Exercise aim:
Print every one of the records below verbatim, line by line.

(Records from a set of spatial questions)

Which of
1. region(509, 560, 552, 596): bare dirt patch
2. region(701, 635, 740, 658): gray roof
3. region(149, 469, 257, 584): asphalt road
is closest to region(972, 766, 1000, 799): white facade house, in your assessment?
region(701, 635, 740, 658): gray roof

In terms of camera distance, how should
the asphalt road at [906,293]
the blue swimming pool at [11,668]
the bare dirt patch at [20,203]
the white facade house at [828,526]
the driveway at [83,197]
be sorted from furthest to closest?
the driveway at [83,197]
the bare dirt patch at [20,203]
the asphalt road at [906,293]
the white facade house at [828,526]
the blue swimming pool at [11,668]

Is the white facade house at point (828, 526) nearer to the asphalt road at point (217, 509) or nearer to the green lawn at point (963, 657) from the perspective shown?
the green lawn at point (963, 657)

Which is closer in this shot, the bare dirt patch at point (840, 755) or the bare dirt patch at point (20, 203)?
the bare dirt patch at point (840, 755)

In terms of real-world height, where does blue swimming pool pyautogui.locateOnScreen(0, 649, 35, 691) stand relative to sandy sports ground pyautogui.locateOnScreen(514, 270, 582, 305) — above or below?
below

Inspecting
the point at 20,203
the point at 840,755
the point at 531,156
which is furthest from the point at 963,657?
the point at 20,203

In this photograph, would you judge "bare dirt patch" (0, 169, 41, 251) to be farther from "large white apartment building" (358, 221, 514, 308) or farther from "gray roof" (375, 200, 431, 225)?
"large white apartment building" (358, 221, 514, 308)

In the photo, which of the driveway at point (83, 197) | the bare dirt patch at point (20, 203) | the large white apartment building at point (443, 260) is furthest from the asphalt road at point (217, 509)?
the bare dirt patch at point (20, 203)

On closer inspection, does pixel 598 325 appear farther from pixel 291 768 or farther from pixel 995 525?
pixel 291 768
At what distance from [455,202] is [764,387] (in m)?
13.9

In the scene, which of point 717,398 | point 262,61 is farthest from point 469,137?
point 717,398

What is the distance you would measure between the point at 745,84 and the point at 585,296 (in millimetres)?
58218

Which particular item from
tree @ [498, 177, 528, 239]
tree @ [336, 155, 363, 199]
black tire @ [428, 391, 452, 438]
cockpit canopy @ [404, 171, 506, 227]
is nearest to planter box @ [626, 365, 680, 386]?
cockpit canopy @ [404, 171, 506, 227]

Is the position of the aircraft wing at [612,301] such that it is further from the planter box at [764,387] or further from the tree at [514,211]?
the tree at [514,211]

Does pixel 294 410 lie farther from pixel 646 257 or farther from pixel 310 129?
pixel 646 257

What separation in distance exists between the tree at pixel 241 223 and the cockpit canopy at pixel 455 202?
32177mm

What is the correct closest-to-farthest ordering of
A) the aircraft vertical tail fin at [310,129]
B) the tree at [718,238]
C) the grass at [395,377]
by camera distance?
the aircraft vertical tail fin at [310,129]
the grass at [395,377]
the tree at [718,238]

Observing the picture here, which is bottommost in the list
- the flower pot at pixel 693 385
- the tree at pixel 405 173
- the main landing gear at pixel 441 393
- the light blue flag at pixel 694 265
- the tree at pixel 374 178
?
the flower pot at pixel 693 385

Problem solution:
Which of
1. region(509, 560, 552, 596): bare dirt patch
2. region(701, 635, 740, 658): gray roof
3. region(149, 469, 257, 584): asphalt road
is closest to region(972, 766, 1000, 799): white facade house, in your assessment?
region(701, 635, 740, 658): gray roof

In terms of camera distance, how should
the asphalt road at [906,293]
the blue swimming pool at [11,668]
the bare dirt patch at [20,203]
the white facade house at [828,526]
the driveway at [83,197]
be sorted from furthest to closest?
the driveway at [83,197]
the bare dirt patch at [20,203]
the asphalt road at [906,293]
the white facade house at [828,526]
the blue swimming pool at [11,668]

Is the white facade house at point (828, 526) nearer to the asphalt road at point (217, 509) or nearer to the green lawn at point (963, 657) from the perspective shown?
the green lawn at point (963, 657)

Which is closer in this shot, the bare dirt patch at point (840, 755) or the bare dirt patch at point (20, 203)?
the bare dirt patch at point (840, 755)

In terms of real-world height, where does blue swimming pool pyautogui.locateOnScreen(0, 649, 35, 691) stand relative to sandy sports ground pyautogui.locateOnScreen(514, 270, 582, 305) — above or below?
below

Inspecting
the point at 20,203
the point at 840,755
the point at 531,156
which is furthest from the point at 963,657?
the point at 20,203

In this photograph, would you judge "bare dirt patch" (0, 169, 41, 251) to be farther from "large white apartment building" (358, 221, 514, 308) or farther from "gray roof" (375, 200, 431, 225)?
"large white apartment building" (358, 221, 514, 308)

In the photo, which of the driveway at point (83, 197) | the bare dirt patch at point (20, 203) | the large white apartment building at point (443, 260) is furthest from the asphalt road at point (217, 509)?
the bare dirt patch at point (20, 203)

On closer inspection, does pixel 598 325 appear farther from pixel 291 768 or farther from pixel 995 525?
pixel 291 768
At what distance from [455,202] is [764,387] (in m)?
13.9

In the scene, which of point 717,398 | point 262,61 is farthest from point 469,137?
point 717,398

What is the distance you would measure between the point at 745,84 and the point at 585,296 (in millimetres)?
58218

Which particular item from
tree @ [498, 177, 528, 239]
tree @ [336, 155, 363, 199]
black tire @ [428, 391, 452, 438]
cockpit canopy @ [404, 171, 506, 227]
is nearest to planter box @ [626, 365, 680, 386]?
cockpit canopy @ [404, 171, 506, 227]

Is the position of the aircraft wing at [612,301] such that it is further from the planter box at [764,387] or further from the tree at [514,211]?
the tree at [514,211]

Does pixel 294 410 lie farther from pixel 646 257 or farther from pixel 310 129?
pixel 646 257

What separation in distance exists between the tree at pixel 241 223 and the cockpit canopy at pixel 455 202?
32177mm

What is the correct closest-to-farthest ordering of
A) the aircraft vertical tail fin at [310,129]
B) the tree at [718,238]
C) the grass at [395,377]
by camera distance?
the aircraft vertical tail fin at [310,129]
the grass at [395,377]
the tree at [718,238]

Observing the picture here, which is bottommost in the list
- the flower pot at pixel 693 385
- the tree at pixel 405 173
- the main landing gear at pixel 441 393
- the light blue flag at pixel 694 265
- the tree at pixel 374 178
?
the flower pot at pixel 693 385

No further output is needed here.